Dynamic Provider Loading

Providers are JavaScript files that can be installed at runtime:
main.js:63-87
function loadExternalProviders() {
    console.log("📂 Loading dynamic providers from:", providersDir);
    const files = fs.readdirSync(providersDir);

    // Reset providers object to allow for "hot-reloading" during installation
    providers = {};

    files.forEach(file => {
        if (file.endsWith('.js')) {
            const filePath = path.join(providersDir, file);
            try {
                // Clear Node's require cache to allow updating existing scripts
                delete require.cache[require.resolve(filePath)];
                const provider = require(filePath);

                if (provider.id) {
                    providers[provider.id] = provider;
                    console.log(`✅ Loaded: ${provider.name} (v${provider.version || '1.0.0'})`);
                }
            } catch (err) {
                console.error(`❌ Failed to load provider script ${file}:`, err);
            }
        }
    });
}
Providers are loaded on app startup and can be hot-reloaded when new ones are installed.

Set exercise 1:
In the dynamic provider loading excerpt, what version number is logged for a provider that does not supply one?
Set exercise 2:
List every property of a provider object that the code in the dynamic provider loading excerpt reads.
Set exercise 3:
Extend the dynamic provider loading text beyond its final sentence.

Data records:
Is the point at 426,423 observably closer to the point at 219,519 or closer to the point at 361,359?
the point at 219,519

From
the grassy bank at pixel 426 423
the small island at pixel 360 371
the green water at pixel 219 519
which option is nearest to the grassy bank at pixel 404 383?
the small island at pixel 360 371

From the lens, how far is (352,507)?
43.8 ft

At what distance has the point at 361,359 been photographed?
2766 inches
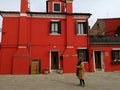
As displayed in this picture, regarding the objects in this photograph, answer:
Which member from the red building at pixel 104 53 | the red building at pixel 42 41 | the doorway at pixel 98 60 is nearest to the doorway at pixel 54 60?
the red building at pixel 42 41

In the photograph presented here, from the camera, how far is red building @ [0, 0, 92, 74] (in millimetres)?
24562

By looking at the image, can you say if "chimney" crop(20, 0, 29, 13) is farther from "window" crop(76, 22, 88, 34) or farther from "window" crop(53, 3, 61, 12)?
"window" crop(76, 22, 88, 34)

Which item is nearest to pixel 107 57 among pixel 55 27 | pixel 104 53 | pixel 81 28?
pixel 104 53

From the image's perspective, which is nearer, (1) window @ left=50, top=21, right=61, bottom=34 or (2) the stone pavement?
(2) the stone pavement

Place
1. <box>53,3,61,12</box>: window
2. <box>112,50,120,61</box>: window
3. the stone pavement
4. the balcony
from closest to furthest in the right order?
the stone pavement
<box>112,50,120,61</box>: window
the balcony
<box>53,3,61,12</box>: window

Written reply 1:
1.0.0

Written reply 2:
id, name, version

Written reply 3:
Application Lifecycle

Startup Sequence

main.js:488-493
app.on('ready', () => {
    loadExternalProviders(); // Initial load of scripts
    startPythonBackend();
    createWindow();
    setTimeout(() => waitForEngine(mainWindow), 1000);
});

Shutdown Cleanup

main.js:495-498
app.on('will-quit', () => {
    if (pythonProcess) pythonProcess.kill();
    if (scraperWindow && !scraperWindow.isDestroyed()) scraperWindow.destroy();
});
Always clean up child processes on quit to prevent orphaned Python processes from running in the background.

Best Practices

1

Always use contextIsolation

Never expose Node.js APIs directly to renderer processes. Use preload.js as a secure bridge.
2

Handle window destruction gracefully

Check if windows exist and are not destroyed before interacting with them.
3

Clean up event listeners

Remove IPC listeners in the renderer when components unmount to prevent memory leaks.
4

Monitor child processes

Always kill child processes (like the Python backend) when the app quits.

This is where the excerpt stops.